Je ne peux pas te faire sentir à quel point nous étions proches de la mort. Elle était devenue une présence familière, une amie. […] Je ne veux pas te donner des angoisses mais j’ai vu, de mes yeux vu, des Juifs creuser leur tombe. J’ai regardé le ciel, il était bleu, le soleil brillait. Tout était calme. Aucun ange ne pleurait. Le Maître de l’Univers restait silencieux. Je ne m’attendais pas à ce que les Juifs oublient si vite. […] j’ai pensé à me suicider. Je ne comprends pas vraiment pourquoi. Il me semblait que je n’appartenais plus à ce monde. Je me perdais dans l’univers du chaos. Sans cesse.
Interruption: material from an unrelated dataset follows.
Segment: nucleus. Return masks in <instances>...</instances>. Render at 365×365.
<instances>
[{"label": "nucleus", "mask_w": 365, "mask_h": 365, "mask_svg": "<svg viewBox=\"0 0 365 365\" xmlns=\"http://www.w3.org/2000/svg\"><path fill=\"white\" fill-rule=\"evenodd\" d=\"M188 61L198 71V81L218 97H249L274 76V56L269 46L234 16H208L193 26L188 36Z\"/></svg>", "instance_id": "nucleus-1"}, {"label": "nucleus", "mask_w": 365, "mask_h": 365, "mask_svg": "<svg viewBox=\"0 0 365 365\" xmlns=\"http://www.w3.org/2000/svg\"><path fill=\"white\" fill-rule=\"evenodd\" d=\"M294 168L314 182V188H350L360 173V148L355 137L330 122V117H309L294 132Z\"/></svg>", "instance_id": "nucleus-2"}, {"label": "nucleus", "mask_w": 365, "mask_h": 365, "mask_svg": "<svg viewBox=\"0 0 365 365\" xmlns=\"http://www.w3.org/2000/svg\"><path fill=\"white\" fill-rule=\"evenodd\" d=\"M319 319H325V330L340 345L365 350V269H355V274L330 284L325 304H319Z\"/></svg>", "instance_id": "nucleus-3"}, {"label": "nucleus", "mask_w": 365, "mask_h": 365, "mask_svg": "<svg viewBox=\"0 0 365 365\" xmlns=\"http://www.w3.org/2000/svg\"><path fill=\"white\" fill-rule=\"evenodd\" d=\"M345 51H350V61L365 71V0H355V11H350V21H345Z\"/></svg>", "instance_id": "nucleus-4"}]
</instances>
Je revenais vers eux, les six millions.

Tiraillés entre des rites millénaires, la foi héritée de leur père et l’injonction de la modernité à s’assimiler, au risque de s’y diluer, Grein, Anna, Esther, Leah et les autres arpentent les rues de New-York avec une frénésie proche de l’hystérie.
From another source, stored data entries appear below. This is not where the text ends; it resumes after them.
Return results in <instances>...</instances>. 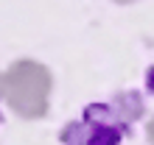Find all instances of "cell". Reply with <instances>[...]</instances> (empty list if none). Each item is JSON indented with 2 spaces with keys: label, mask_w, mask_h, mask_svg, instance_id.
Instances as JSON below:
<instances>
[{
  "label": "cell",
  "mask_w": 154,
  "mask_h": 145,
  "mask_svg": "<svg viewBox=\"0 0 154 145\" xmlns=\"http://www.w3.org/2000/svg\"><path fill=\"white\" fill-rule=\"evenodd\" d=\"M76 129L84 131L81 145H121V131L106 123H76Z\"/></svg>",
  "instance_id": "1"
},
{
  "label": "cell",
  "mask_w": 154,
  "mask_h": 145,
  "mask_svg": "<svg viewBox=\"0 0 154 145\" xmlns=\"http://www.w3.org/2000/svg\"><path fill=\"white\" fill-rule=\"evenodd\" d=\"M146 87H149V92H154V67L146 72Z\"/></svg>",
  "instance_id": "2"
}]
</instances>
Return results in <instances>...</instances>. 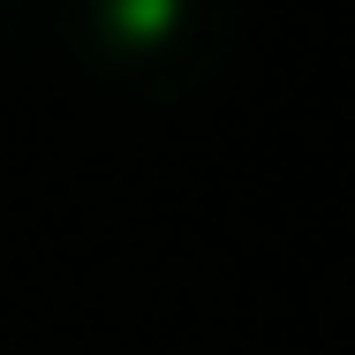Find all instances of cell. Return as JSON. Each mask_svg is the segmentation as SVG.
I'll return each mask as SVG.
<instances>
[{
  "label": "cell",
  "instance_id": "1",
  "mask_svg": "<svg viewBox=\"0 0 355 355\" xmlns=\"http://www.w3.org/2000/svg\"><path fill=\"white\" fill-rule=\"evenodd\" d=\"M46 23L83 76L144 106L205 98L242 46V0H53Z\"/></svg>",
  "mask_w": 355,
  "mask_h": 355
},
{
  "label": "cell",
  "instance_id": "2",
  "mask_svg": "<svg viewBox=\"0 0 355 355\" xmlns=\"http://www.w3.org/2000/svg\"><path fill=\"white\" fill-rule=\"evenodd\" d=\"M53 0H0V31H23V23H46Z\"/></svg>",
  "mask_w": 355,
  "mask_h": 355
}]
</instances>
 Il s’était perdu dans un entrelacs de mensonges tellement compliqués qu’il s’en étonnait lui-même.

Telles des enveloppes vides, marionnettes aux mains du « metteur en scène des drames humains », ils se précipitent dans des voies sans issue, se rabibochent, se séparent, s’aiment passionnément pour mieux se déchirer. Toujours avec excès. Chez Singer, les trajectoires individuelles ne résultent jamais du hasard, mais sont orchestrées par des forces invisibles.

Chacun s’acharnait à trouver un appui stable sur lequel pouvoir compter, mais des puissances plus rusées que les êtres humains le leur ôtait sans répit, ce qui créait des crises successives. 

Le résultat de la fatalité.

Grein se retrouvait pris dans un système où tout était déterminé à l’avance.

En coulisses, qui tire les ficelles de cette vaste comédie humaine ? Un Dieu joueur ou Isaac Bashevis Singer ? Fin observateur de la nature humaine, le romancier juif polonais naturalisé américain pose des questions essentielles : « Comment pouvons-nous continuer à vivre en sachant que l’espèce humaine compte de tels assoiffés de sang ? » Si les Hommes dotés du libre arbitre sont responsables de l’Holocauste, comment le Maître de l’Univers a-t-il pu rester silencieux ? Quid de la foi après la Shoah ? Peut-on vivre dans un monde que Dieu a déserté et vidé de sa spiritualité ? Le cas échéant, quel sens lui donner, dans ses deux acceptions : direction et signification ?

Tel que nous le concevions autrefois, l’atome s’arrêtait de bouger. Celui qu’on observe aujourd’hui gesticule dans tous les sens comme frappé de folie, il se tortille et tournoie sans fin. Peut-être est-ce le symbole ultime de l’homme d’aujourd’hui.

L’écrivain yiddish nobélisé en 1978 a non seulement l’immense talent de les poser en les incarnant dans des êtres de chair et de sang au fil de dialogues brillants, mais, a en plus, le mérite de proposer des réponses à l’absurdité de la condition humaine.

Quel était l’univers tel que Einstein ou Eddington le concevaient ? Un tas de glaise bourré d’atomes aveugles qui couraient dans tous les sens en se cognant fiévreusement au passage. De ce chaos, un nouvel Hitler pouvait surgir à chaque génération. L’accablante conclusion de toute la science moderne, c’était que Dieu possédait moins d’intelligence qu’une puce.

C’est ce que j’aurais dû être : astronome, pensa-t-il. Si on se perd dans la grandeur de ce qui est divin, on ne voit plus les petitesses de l’être humain.

Mon appréciation : 5/5

Date de parution : 1957. Grand format aux Éditions du Mercure de France, poche chez Folio, traduit de l’anglais par Marie-Pierre Bay, 928 pages.